Sometimes it takes me a while to find the best use for a perennial. So far, my favorite use for this sturdy perennial is to blanch the leaves briefly in boiling water and use them more as a seasoning than a bulk ingredient. Used as a small part of a cooked greens mixture, they add interest. I like a small buttered pile of them as a sort of “cooked herb salad” alongside meats or salmon. I intend to try pounding them with a mortar and pestle as a wasabi-like seasoning. And they are superb in Montpellier Butter. I learned about this lovely seasoning in one of Elizabeth David’s books, I forget which one. But the greatest recipe of them all is the one published by Jeremiah Tower, and it goes like this:

Jeremiah Tower’s Montpelier Butter (this is as he published it. My own tweaks are below.)

Coarse salt
6 spinach leaves, washed
2 shallots, finely chopped
1/2 bunch watercress leaves (I use 15 good-sized nasturtium leaves)
2 tablespoons fresh flat-leaf parsley leaves
2 tablespoons fresh chervil leaves
2 tablespoons chopped fresh chives
1 tablespoon fresh tarragon leaves
2 cornichons, rinsed and chopped
4 salted anchovy fillets, rinsed, soaked in water for 10 minutes and dried with a paper towel
2 tablespoons salted capers, rinsed, soaked, and drained
1 small garlic clove
1/4 teaspoon cayenne pepper
Freshly ground black pepper
3 hard-cooked large egg yolks
2 large raw egg yolks
1/2 cup (one quarter pound) good grassfed butter, room temperature
1/2 cup extra-virgin olive oil
1 teaspoon white-wine vinegar
Bring a large saucepan of water to a boil; add salt. Combine spinach, shallots, watercress, parsley, chervil, chives, and tarragon in a fine sieve. Carefully place sieve in boiling water until greens are wilted, about 30 seconds. Remove, and place in ice-water bath to cool, or hold under very cold running water for several seconds until cool. Remove, and squeeze dry. Transfer to the food processor. Add cornichons, anchovies, capers, garlic, and cayenne pepper. Season with salt and black pepper. Process to a smooth paste. Add cooked and raw yolks, and butter. Process until thoroughly combined. Transfer to a medium bowl and slowly whisk in olive oil. Add vinegar, and whisk to combine. Adjust seasoning, if necessary.
This will keep a day or two in the refrigerator, and two months in the freezer.

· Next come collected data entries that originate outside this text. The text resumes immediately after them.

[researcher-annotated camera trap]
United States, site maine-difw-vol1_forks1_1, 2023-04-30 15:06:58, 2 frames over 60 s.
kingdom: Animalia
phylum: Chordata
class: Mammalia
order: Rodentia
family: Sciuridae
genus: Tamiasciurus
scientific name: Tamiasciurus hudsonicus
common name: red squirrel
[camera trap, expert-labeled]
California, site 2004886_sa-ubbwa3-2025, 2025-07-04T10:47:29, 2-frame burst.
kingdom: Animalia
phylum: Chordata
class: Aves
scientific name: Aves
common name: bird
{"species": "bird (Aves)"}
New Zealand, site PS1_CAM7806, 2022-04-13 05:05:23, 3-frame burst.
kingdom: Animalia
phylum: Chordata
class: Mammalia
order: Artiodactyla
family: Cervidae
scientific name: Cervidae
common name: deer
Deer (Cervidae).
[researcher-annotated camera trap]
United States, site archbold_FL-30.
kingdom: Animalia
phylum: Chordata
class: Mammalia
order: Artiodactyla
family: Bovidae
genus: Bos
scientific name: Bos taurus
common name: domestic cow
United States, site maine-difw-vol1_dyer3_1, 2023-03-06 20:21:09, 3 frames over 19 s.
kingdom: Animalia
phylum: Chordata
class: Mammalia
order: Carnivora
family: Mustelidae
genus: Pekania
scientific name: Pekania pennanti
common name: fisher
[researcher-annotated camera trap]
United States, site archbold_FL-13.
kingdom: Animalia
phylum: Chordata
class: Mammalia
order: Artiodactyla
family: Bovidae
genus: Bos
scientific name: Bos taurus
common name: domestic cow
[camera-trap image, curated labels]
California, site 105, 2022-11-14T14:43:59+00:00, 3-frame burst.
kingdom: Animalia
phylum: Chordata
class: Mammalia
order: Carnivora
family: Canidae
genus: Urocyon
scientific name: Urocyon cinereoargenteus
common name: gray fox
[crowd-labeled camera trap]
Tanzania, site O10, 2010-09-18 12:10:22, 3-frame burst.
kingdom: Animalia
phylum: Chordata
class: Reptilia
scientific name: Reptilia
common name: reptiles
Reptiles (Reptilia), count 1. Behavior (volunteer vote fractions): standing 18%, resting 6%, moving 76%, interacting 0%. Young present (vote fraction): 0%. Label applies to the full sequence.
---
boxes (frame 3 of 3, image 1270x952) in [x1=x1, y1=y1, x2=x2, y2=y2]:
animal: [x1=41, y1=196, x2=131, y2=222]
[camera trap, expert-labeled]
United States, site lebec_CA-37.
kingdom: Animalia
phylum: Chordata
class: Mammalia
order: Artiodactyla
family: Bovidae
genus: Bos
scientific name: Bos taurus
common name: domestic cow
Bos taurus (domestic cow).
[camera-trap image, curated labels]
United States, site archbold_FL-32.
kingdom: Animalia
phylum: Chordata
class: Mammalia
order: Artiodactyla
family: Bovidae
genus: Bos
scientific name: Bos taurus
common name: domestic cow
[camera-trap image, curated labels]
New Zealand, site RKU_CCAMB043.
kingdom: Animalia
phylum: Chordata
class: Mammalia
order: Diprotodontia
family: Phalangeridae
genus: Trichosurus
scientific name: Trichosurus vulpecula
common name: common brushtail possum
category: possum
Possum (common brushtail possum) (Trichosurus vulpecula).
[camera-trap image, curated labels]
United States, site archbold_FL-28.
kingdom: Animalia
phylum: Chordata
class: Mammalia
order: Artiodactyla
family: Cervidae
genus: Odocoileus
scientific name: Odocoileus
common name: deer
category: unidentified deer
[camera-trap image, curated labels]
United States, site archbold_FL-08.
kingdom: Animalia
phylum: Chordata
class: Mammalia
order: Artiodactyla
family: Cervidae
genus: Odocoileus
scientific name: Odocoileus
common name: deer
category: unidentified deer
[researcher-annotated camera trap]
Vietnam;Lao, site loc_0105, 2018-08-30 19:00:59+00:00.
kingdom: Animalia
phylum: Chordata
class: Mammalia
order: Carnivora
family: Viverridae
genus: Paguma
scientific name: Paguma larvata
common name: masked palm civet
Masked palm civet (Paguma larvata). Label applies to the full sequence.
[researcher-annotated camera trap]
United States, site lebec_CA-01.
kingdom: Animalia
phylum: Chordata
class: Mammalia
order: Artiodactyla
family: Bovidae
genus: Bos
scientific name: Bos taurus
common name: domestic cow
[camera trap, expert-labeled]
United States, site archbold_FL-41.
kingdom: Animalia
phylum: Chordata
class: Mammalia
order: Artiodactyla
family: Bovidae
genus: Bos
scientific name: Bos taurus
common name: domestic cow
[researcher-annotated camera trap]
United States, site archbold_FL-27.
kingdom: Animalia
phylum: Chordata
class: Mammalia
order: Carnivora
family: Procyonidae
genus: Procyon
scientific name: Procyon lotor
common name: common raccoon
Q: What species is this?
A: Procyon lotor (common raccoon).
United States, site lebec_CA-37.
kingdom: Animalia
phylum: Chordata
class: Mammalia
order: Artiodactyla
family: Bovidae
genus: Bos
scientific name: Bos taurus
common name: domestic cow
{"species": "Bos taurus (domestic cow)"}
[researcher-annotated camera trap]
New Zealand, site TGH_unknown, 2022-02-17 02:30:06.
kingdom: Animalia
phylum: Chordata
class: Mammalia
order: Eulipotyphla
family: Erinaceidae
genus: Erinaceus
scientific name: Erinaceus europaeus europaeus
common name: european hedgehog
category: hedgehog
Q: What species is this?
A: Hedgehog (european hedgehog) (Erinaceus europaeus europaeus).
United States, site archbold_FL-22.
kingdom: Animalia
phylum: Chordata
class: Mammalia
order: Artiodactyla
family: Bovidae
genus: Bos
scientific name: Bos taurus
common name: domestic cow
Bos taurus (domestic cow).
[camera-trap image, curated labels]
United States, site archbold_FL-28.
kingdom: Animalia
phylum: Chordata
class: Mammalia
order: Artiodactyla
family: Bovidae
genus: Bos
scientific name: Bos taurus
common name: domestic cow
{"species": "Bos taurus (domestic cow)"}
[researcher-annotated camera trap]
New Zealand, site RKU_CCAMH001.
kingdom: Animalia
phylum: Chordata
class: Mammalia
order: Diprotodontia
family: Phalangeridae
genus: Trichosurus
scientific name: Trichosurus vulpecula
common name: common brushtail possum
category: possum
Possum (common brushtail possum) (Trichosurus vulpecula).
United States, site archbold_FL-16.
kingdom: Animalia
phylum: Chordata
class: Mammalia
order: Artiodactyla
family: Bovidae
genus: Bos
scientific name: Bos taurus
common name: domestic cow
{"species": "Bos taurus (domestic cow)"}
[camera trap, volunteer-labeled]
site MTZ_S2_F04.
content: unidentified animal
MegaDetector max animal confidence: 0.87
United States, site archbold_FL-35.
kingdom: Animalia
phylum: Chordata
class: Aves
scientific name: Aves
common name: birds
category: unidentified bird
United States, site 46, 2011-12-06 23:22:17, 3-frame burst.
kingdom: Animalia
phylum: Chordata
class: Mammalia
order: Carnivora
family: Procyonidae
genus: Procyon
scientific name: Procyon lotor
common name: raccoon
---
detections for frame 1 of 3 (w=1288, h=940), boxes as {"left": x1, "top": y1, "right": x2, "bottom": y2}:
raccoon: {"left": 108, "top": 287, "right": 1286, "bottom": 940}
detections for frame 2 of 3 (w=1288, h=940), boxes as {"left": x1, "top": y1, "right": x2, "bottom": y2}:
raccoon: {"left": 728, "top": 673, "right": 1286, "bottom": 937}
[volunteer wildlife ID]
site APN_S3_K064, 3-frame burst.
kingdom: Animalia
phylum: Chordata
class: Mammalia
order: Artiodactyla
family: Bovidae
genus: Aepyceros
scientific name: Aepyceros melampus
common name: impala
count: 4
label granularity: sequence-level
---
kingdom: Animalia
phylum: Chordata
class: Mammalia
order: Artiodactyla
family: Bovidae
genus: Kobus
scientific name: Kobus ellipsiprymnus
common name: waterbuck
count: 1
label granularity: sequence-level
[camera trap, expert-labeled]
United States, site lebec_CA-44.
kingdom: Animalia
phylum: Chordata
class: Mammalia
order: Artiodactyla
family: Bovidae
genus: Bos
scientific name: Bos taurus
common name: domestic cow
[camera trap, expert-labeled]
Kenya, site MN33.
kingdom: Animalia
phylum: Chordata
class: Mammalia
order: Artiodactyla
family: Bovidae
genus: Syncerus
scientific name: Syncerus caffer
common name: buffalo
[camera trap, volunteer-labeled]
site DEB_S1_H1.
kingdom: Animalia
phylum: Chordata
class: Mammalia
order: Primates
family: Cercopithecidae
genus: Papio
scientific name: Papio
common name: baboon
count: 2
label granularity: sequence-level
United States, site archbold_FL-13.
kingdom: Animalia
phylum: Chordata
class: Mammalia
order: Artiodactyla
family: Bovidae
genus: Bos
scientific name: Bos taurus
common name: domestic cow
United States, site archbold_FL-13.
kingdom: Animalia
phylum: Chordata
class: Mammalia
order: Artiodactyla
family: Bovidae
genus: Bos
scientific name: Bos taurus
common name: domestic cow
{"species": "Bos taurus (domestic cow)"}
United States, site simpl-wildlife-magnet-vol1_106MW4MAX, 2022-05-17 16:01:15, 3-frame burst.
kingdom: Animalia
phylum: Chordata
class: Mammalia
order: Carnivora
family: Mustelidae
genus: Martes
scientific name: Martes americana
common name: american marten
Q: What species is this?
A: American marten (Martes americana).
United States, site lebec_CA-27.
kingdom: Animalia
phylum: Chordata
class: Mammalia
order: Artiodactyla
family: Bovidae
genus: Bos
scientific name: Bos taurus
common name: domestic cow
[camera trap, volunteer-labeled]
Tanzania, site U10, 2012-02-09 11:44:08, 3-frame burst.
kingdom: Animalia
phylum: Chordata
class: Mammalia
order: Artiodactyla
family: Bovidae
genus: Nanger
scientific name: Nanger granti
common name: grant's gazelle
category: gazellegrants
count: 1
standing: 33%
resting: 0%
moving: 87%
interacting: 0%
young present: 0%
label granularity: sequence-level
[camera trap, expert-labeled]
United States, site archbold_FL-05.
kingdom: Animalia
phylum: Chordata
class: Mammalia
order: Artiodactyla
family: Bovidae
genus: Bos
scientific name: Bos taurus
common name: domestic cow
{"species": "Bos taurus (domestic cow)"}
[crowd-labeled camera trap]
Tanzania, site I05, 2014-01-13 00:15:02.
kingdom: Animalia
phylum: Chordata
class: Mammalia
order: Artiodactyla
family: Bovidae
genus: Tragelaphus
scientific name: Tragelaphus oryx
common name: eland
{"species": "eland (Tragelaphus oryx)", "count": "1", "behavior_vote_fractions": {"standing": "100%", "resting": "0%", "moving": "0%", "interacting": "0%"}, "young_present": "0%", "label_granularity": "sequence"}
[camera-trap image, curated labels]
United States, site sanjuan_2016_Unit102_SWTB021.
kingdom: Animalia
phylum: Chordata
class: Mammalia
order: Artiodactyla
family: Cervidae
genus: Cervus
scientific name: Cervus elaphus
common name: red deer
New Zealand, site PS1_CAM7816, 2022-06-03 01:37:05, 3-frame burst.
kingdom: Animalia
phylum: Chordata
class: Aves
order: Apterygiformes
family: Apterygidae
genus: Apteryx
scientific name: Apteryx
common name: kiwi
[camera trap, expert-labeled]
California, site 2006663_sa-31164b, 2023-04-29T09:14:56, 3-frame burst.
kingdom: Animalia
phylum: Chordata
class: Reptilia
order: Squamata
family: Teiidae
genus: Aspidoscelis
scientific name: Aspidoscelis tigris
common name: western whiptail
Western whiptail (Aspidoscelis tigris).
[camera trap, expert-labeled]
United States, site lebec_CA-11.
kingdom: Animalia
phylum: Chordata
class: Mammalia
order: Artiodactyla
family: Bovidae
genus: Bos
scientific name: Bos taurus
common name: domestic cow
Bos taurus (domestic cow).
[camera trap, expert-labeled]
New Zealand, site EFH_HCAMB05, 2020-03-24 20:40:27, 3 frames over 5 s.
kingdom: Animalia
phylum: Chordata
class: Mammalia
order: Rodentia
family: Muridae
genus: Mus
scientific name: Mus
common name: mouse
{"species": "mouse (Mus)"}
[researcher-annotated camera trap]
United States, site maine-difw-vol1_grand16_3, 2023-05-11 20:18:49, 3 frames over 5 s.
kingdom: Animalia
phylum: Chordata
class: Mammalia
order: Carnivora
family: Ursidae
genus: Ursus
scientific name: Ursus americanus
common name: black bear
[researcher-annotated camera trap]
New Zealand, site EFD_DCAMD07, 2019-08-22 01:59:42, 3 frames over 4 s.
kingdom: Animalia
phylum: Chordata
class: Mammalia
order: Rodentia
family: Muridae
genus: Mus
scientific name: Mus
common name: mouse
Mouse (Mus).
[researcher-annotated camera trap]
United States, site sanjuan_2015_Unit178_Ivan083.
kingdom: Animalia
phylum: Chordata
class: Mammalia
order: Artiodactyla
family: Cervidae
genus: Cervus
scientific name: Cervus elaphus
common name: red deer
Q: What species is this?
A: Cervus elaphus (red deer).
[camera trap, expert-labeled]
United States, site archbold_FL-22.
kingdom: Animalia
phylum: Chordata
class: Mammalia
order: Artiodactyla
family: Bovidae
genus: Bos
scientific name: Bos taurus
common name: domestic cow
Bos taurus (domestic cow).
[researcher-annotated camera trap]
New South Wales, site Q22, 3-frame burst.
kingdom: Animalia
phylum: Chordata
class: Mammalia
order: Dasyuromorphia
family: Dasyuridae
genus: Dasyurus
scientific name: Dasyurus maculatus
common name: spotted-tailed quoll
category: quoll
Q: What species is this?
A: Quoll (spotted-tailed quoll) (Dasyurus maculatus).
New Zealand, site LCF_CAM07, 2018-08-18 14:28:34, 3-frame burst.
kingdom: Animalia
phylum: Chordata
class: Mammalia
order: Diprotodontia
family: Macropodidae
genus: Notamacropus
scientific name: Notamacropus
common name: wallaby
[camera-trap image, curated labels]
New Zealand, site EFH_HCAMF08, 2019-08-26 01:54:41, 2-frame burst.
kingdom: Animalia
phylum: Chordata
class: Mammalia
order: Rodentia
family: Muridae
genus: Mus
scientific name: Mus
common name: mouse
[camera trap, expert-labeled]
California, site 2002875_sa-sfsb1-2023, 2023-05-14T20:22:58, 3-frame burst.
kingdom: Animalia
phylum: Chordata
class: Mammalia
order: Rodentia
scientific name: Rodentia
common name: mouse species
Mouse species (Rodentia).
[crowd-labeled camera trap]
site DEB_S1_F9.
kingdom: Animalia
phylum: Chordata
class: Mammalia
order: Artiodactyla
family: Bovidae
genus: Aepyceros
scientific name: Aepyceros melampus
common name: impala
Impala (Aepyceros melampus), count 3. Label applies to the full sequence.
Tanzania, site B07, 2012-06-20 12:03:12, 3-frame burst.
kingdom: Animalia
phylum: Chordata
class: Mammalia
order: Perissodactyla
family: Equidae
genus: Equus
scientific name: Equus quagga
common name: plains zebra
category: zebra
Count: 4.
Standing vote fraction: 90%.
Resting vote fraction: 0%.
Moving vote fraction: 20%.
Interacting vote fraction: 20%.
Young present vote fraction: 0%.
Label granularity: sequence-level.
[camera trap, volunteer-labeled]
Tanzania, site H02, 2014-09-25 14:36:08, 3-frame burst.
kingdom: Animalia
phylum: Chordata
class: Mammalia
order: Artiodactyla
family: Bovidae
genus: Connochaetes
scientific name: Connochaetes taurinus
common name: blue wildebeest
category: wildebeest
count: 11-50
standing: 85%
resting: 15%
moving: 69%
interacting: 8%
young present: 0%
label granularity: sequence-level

My tweaks: I leave out the spinach leaves, watercress or nasturtium leaves, and chervil, and use about 25 perennial arugula leaves instead, blanched with the other seasonings as described above. I increase the tarragon to a quarter cup of whole leaves, and I also use a few large cloves of confited garlic rather than one raw clove. I use five hard-cooked egg yolks so that I don’t have to worry about harming an immunocompromised guest. And sorry, Jeremiah, but I do the whole thing in the processor and don’t whisk by hand at the end. I keep the butter in roughly formed little bars in the freezer, tightly wrapped, so that I can cut off large (LARGE) pats with a heated knife and plop them on steaks or grilled salmon and heat briefly under the broiler just before serving to soften and partially melt the butter, or on steamed vegetables, or on nearly anything. I don’t eat the carb-y stuff anymore, but if you do, it is wonderful on chunks of grilled baguette and transcendent on handmade egg linguine with grated Parmesan. If you try this with frozen Montpellier butter and don’t want to take time to thaw it, try grating it on a coarse grater before tossing with the linguine, piling on the salmon, or adding generously to the cooked greens.